Regarding the first takeaway, which stems from a subgroup Suskauer led, she says that the literature showed a very low probability of head CT scans identifying more severe trauma in pediatric mTBI patients and that validated clinical decision rules can be used to inform decision-making about imaging.  In addition, the group highlighted the importance of discussing with families the potential risks of CT, including those related to radiation and the possible need for sedation.

She was gratified to see the fifth point highlighted since it supports the way PM&R doctors are naturally oriented toward helping patients safely return to function as soon as possible. She notes that this principle also informed an accompanying parent handout on symptom-based recovery tips.

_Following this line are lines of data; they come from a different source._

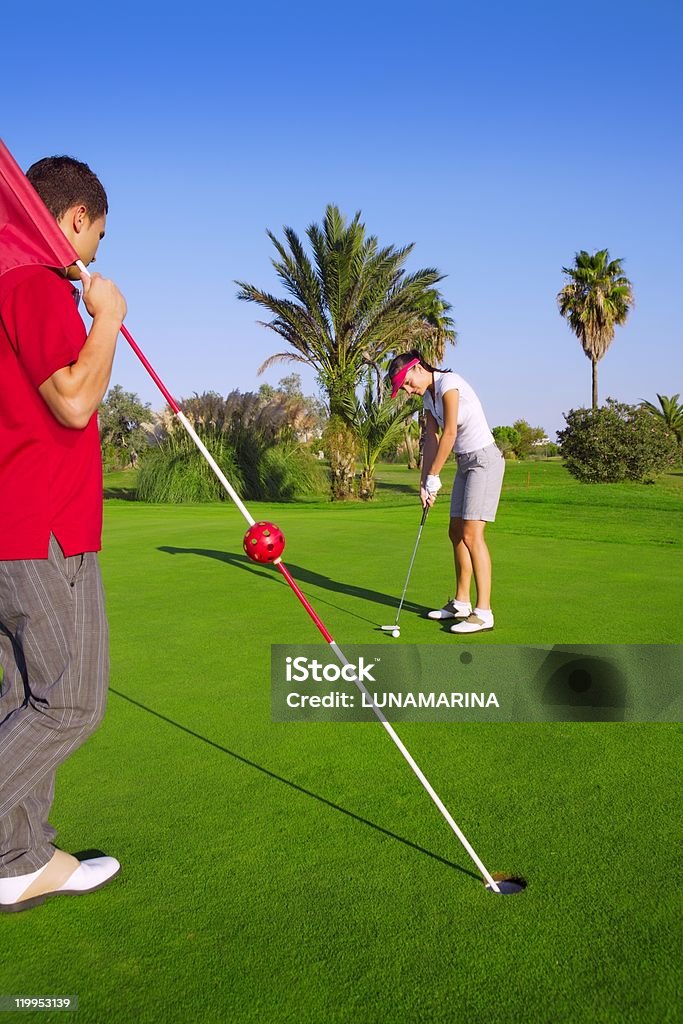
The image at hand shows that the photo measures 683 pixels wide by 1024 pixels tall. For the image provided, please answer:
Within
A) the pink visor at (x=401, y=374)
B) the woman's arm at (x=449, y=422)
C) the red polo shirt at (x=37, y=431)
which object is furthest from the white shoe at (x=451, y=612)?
the red polo shirt at (x=37, y=431)

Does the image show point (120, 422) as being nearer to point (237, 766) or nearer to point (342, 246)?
point (342, 246)

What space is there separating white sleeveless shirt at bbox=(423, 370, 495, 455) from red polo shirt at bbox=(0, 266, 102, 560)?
399cm

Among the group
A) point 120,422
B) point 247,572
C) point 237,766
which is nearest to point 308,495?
point 247,572

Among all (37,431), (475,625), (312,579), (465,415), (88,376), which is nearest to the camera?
(88,376)

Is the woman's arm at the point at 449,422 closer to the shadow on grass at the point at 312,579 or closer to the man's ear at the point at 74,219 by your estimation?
the shadow on grass at the point at 312,579

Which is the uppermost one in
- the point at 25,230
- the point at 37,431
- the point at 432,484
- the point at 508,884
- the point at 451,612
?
the point at 25,230

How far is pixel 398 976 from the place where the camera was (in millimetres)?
2049

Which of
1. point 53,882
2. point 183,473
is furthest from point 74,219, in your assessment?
point 183,473

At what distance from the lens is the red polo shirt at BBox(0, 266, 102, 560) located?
2.23 m

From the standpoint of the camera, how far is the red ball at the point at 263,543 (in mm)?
2764

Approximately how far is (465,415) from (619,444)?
22253 mm

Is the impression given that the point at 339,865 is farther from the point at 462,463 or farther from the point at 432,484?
the point at 462,463

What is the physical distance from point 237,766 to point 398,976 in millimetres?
1507

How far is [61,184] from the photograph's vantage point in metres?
2.46
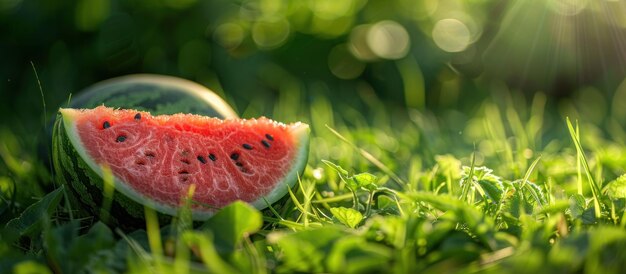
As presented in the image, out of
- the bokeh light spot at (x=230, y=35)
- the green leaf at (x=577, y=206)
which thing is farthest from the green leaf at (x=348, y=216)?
the bokeh light spot at (x=230, y=35)

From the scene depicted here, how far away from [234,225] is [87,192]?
636mm

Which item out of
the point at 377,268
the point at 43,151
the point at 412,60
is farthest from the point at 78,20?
the point at 377,268

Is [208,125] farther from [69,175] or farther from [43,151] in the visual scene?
[43,151]

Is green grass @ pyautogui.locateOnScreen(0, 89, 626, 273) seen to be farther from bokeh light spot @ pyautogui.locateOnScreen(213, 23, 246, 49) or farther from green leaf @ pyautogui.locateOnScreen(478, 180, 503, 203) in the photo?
bokeh light spot @ pyautogui.locateOnScreen(213, 23, 246, 49)

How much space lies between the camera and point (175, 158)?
6.89ft

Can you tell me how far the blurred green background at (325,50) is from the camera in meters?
4.50

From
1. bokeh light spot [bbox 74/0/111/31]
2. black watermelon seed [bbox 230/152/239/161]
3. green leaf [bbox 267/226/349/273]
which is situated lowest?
bokeh light spot [bbox 74/0/111/31]

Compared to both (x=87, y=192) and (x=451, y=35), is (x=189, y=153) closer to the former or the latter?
(x=87, y=192)

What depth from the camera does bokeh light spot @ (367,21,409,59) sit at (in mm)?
4922

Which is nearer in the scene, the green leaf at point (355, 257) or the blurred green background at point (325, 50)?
the green leaf at point (355, 257)

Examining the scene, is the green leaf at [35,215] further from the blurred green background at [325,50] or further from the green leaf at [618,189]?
the blurred green background at [325,50]

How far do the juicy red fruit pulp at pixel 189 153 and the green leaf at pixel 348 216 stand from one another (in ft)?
1.10

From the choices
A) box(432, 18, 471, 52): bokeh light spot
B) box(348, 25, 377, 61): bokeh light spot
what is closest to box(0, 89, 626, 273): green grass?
box(348, 25, 377, 61): bokeh light spot

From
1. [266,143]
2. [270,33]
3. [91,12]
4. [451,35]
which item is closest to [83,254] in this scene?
[266,143]
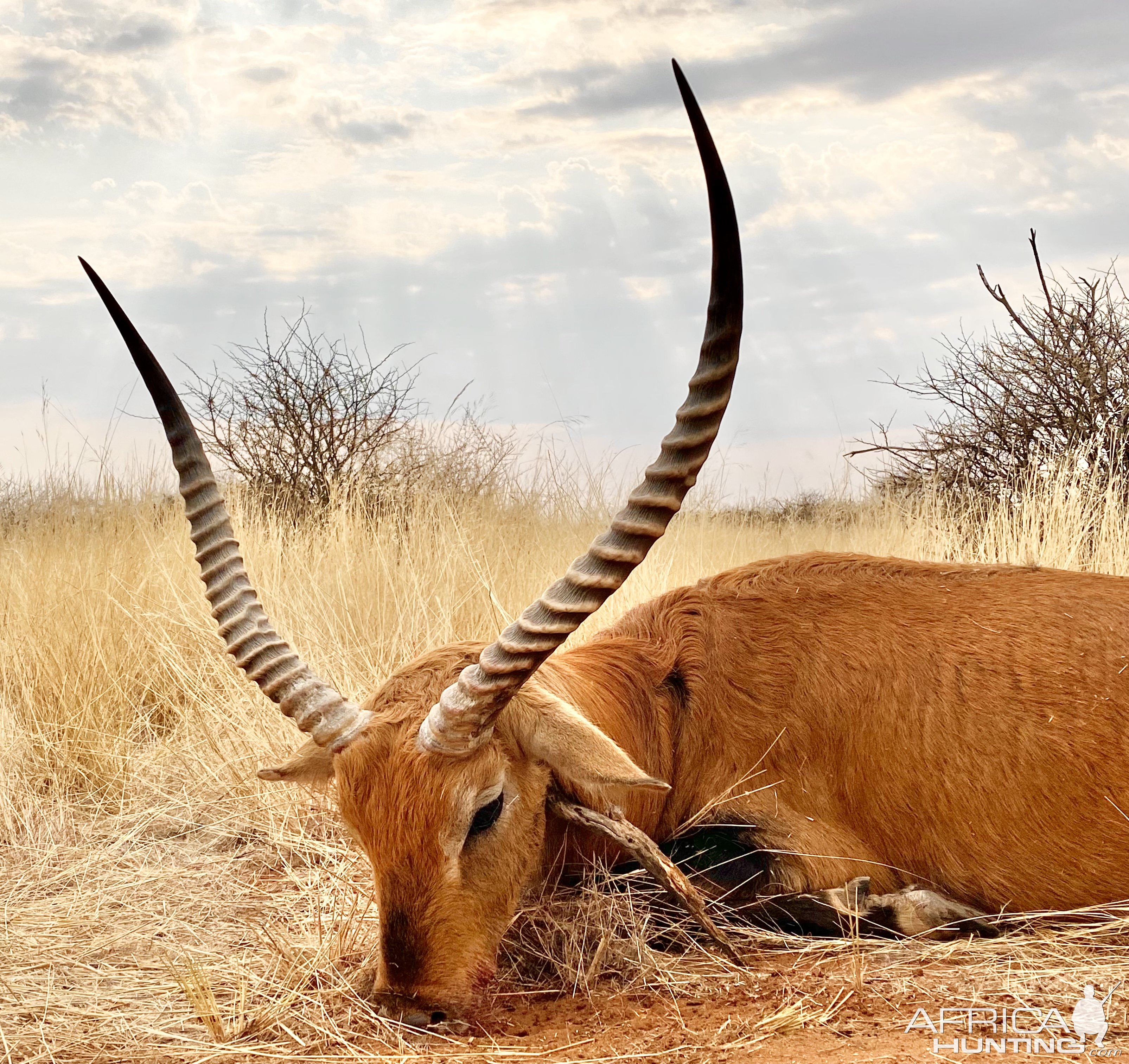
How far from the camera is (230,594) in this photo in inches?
155

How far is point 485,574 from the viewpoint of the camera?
29.0ft

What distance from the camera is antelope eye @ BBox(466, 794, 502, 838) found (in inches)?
129

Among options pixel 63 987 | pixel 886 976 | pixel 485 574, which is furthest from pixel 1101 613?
pixel 485 574

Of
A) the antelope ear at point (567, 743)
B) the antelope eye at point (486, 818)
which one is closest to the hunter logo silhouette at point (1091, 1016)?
the antelope ear at point (567, 743)

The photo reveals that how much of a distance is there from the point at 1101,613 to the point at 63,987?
3975 mm

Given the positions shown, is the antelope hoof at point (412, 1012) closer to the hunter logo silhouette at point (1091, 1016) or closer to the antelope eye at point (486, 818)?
the antelope eye at point (486, 818)

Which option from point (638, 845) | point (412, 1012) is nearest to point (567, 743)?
point (638, 845)

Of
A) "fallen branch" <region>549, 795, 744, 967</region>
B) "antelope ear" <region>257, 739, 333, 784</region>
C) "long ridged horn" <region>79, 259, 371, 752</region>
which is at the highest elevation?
"long ridged horn" <region>79, 259, 371, 752</region>

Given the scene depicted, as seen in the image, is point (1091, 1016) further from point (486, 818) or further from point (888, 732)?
point (486, 818)

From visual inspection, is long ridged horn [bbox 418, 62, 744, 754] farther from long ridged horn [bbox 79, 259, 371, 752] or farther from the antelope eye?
long ridged horn [bbox 79, 259, 371, 752]

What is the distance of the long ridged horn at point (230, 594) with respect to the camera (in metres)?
3.43

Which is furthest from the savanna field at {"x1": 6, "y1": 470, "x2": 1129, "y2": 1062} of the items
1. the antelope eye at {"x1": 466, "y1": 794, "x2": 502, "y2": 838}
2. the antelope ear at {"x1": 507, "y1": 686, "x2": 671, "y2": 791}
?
the antelope ear at {"x1": 507, "y1": 686, "x2": 671, "y2": 791}

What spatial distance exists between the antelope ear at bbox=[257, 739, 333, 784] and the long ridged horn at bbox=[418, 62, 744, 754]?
1.83 ft

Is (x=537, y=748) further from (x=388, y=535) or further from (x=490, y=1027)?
(x=388, y=535)
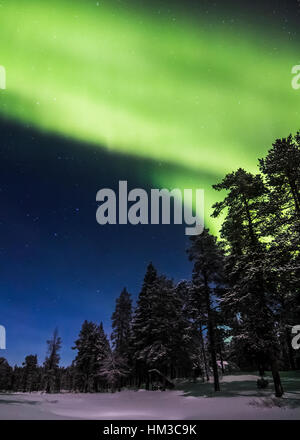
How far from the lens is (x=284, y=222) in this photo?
43.2 feet

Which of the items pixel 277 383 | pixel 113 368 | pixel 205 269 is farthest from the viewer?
pixel 113 368

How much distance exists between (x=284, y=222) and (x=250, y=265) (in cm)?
308

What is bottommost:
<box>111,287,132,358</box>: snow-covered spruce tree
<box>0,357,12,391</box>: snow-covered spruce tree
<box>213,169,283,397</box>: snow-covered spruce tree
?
<box>0,357,12,391</box>: snow-covered spruce tree

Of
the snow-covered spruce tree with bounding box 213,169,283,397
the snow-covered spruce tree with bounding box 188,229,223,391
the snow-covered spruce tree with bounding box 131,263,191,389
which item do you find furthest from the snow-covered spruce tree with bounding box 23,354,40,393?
the snow-covered spruce tree with bounding box 213,169,283,397

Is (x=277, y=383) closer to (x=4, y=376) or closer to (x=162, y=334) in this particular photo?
(x=162, y=334)

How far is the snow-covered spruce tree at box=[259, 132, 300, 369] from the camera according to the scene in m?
12.1

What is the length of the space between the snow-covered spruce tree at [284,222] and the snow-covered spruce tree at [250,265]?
1.77ft

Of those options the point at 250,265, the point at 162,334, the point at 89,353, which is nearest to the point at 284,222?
the point at 250,265

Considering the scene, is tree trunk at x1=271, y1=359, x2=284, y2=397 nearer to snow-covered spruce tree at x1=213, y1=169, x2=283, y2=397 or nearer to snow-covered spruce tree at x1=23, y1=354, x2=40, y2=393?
snow-covered spruce tree at x1=213, y1=169, x2=283, y2=397

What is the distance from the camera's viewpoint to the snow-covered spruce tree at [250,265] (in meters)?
13.2

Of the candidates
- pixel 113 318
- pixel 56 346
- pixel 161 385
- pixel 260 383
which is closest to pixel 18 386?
pixel 56 346

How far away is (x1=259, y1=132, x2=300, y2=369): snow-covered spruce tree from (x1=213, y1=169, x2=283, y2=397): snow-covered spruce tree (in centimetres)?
54
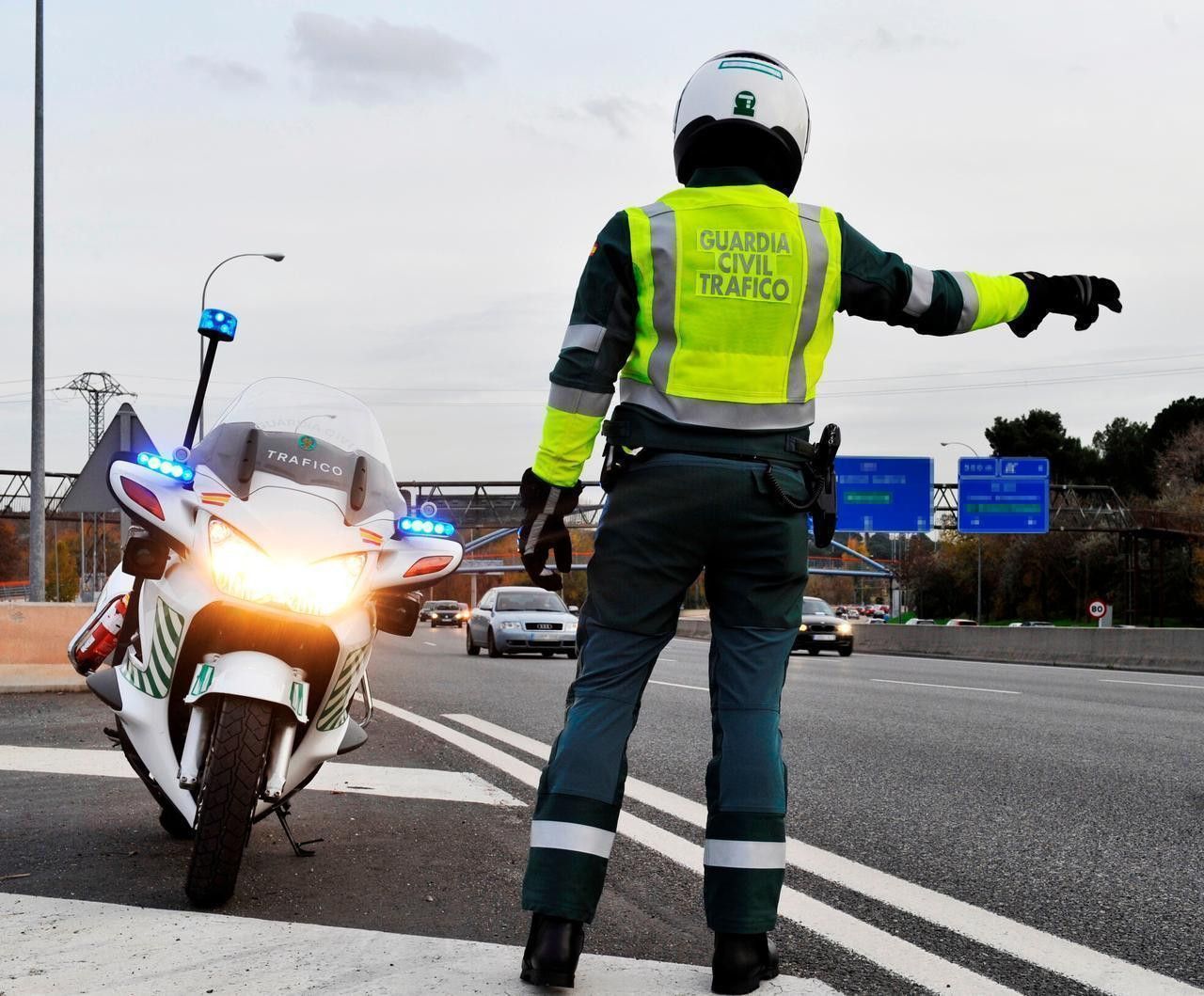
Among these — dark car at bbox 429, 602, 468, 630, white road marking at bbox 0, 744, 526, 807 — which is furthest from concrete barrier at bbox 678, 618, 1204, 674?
dark car at bbox 429, 602, 468, 630

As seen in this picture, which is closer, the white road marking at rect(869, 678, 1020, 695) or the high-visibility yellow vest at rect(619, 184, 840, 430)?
the high-visibility yellow vest at rect(619, 184, 840, 430)

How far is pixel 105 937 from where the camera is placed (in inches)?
136

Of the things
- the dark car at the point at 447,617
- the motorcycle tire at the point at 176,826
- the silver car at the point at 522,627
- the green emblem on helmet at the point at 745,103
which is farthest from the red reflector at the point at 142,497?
the dark car at the point at 447,617

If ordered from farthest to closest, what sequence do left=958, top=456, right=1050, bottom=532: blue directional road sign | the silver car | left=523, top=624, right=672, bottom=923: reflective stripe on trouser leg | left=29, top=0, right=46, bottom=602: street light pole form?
left=958, top=456, right=1050, bottom=532: blue directional road sign
the silver car
left=29, top=0, right=46, bottom=602: street light pole
left=523, top=624, right=672, bottom=923: reflective stripe on trouser leg

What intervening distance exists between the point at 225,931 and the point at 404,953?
508 mm

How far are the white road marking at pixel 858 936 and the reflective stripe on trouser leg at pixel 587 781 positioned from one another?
739mm

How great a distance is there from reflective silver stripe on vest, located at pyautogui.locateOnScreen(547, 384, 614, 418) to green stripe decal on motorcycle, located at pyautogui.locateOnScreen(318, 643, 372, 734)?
118cm

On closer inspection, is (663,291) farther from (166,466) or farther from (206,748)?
(206,748)

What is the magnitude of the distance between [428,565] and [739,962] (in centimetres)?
165

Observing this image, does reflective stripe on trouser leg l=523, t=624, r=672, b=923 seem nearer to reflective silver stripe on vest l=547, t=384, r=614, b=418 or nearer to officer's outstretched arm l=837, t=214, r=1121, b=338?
reflective silver stripe on vest l=547, t=384, r=614, b=418

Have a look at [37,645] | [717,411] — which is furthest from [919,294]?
[37,645]

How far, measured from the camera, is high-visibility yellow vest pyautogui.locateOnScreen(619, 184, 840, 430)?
11.1ft

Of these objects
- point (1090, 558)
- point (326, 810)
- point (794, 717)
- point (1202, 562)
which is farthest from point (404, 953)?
point (1090, 558)

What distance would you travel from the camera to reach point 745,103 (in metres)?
3.52
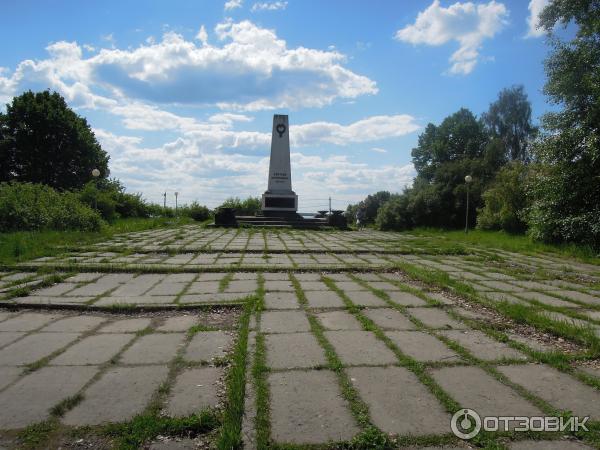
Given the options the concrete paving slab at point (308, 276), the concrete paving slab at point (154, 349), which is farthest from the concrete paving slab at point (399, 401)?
the concrete paving slab at point (308, 276)

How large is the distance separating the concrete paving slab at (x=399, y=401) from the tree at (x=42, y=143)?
27703mm

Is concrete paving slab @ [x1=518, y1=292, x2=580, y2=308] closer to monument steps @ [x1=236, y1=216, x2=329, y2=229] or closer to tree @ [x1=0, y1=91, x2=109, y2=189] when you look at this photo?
monument steps @ [x1=236, y1=216, x2=329, y2=229]

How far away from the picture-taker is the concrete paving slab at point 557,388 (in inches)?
77.0

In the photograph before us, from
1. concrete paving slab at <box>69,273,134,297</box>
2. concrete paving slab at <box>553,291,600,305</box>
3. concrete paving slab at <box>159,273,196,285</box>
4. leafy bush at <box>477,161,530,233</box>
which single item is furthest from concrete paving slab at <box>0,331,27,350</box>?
leafy bush at <box>477,161,530,233</box>

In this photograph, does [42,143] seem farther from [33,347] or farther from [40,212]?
[33,347]

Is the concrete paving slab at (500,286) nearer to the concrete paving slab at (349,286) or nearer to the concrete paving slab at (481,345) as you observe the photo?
the concrete paving slab at (349,286)

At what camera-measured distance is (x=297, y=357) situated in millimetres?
2568

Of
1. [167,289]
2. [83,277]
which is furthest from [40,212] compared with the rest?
[167,289]

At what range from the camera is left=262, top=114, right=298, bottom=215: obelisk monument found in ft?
68.4

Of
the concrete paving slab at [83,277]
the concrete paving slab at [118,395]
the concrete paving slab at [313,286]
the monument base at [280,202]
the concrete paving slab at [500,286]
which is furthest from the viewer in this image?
the monument base at [280,202]

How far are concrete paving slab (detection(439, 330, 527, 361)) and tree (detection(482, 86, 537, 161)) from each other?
3029cm

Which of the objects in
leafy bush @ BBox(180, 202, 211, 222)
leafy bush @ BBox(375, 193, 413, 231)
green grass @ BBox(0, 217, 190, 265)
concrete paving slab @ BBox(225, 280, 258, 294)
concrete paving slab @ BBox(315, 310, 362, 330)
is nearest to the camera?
concrete paving slab @ BBox(315, 310, 362, 330)

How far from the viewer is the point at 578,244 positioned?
9.21 metres

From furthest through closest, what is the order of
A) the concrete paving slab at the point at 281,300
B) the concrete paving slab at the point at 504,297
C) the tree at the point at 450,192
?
the tree at the point at 450,192 → the concrete paving slab at the point at 504,297 → the concrete paving slab at the point at 281,300
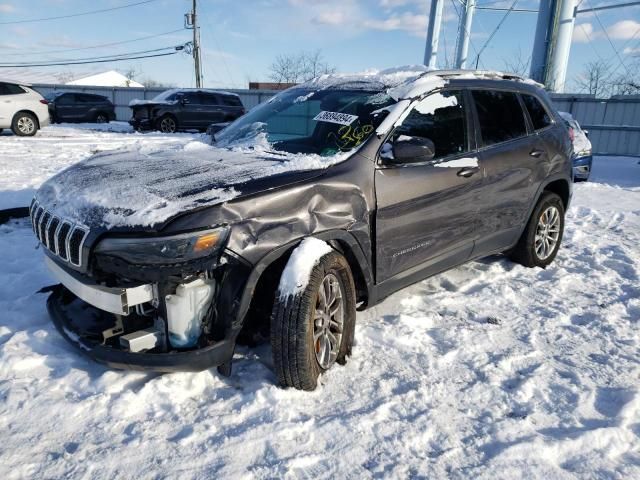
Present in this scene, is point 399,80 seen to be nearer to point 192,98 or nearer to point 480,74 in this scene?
point 480,74

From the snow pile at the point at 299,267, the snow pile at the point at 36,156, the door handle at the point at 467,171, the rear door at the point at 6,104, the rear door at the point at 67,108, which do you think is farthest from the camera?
the rear door at the point at 67,108

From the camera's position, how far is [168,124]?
18578 millimetres

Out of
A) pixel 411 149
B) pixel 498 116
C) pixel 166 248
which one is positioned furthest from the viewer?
pixel 498 116

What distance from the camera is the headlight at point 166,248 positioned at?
7.55ft

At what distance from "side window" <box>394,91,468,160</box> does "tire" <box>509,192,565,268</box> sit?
1.41 metres

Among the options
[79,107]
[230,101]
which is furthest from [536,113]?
[79,107]

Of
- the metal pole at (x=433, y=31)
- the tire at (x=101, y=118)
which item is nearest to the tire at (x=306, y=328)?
the tire at (x=101, y=118)

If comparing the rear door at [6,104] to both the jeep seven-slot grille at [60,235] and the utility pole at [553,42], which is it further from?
the utility pole at [553,42]

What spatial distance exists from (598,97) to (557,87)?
2999 mm

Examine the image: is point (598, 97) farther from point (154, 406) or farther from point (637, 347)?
point (154, 406)

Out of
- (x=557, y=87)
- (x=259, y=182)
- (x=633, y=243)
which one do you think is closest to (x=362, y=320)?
(x=259, y=182)

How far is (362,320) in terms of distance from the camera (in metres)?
3.62

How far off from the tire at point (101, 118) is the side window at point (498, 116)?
21.7 meters

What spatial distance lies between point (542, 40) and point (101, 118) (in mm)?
19907
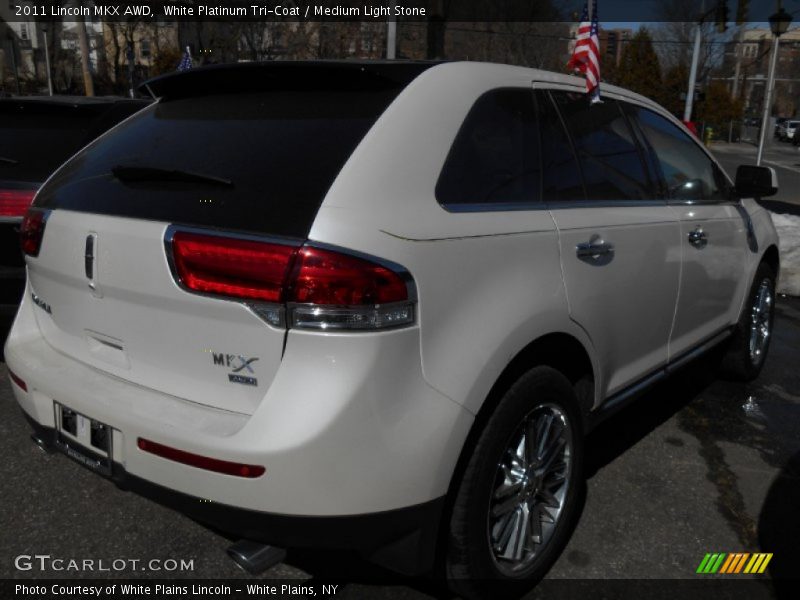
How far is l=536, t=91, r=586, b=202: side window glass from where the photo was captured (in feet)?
8.13

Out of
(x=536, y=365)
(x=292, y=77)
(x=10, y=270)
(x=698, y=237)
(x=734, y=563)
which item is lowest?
(x=734, y=563)

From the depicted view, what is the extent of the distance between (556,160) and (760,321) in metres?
2.85

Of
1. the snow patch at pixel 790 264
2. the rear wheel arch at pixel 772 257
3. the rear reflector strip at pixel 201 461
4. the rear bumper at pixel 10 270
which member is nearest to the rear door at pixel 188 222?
the rear reflector strip at pixel 201 461

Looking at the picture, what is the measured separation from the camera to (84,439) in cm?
207

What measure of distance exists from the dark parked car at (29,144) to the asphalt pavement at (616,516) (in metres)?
0.79

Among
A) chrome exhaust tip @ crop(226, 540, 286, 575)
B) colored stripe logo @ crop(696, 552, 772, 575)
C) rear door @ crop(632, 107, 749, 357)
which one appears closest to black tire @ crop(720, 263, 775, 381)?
rear door @ crop(632, 107, 749, 357)

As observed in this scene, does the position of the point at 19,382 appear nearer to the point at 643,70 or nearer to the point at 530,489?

One unexpected outcome of the guideline development process was identification of limitations in the body of research on mTBI that limited inclusion of studies in the systematic review. “As a field, we need to shift how we design studies and publish data to make it more usable,” says Suskauer, the lead author on a related follow-up paper in the Journal of Head Trauma and Rehabilitation. “For example, studies often lump together data from mild through severe TBI, or from high school and college athletes, precluding use in the guideline process.”

Though a big step forward, Suskauer says there is still much work to do, including determining whether children who seem to have recovered from a concussion may still be at risk for other adverse outcomes, which is the focus of her current investigations.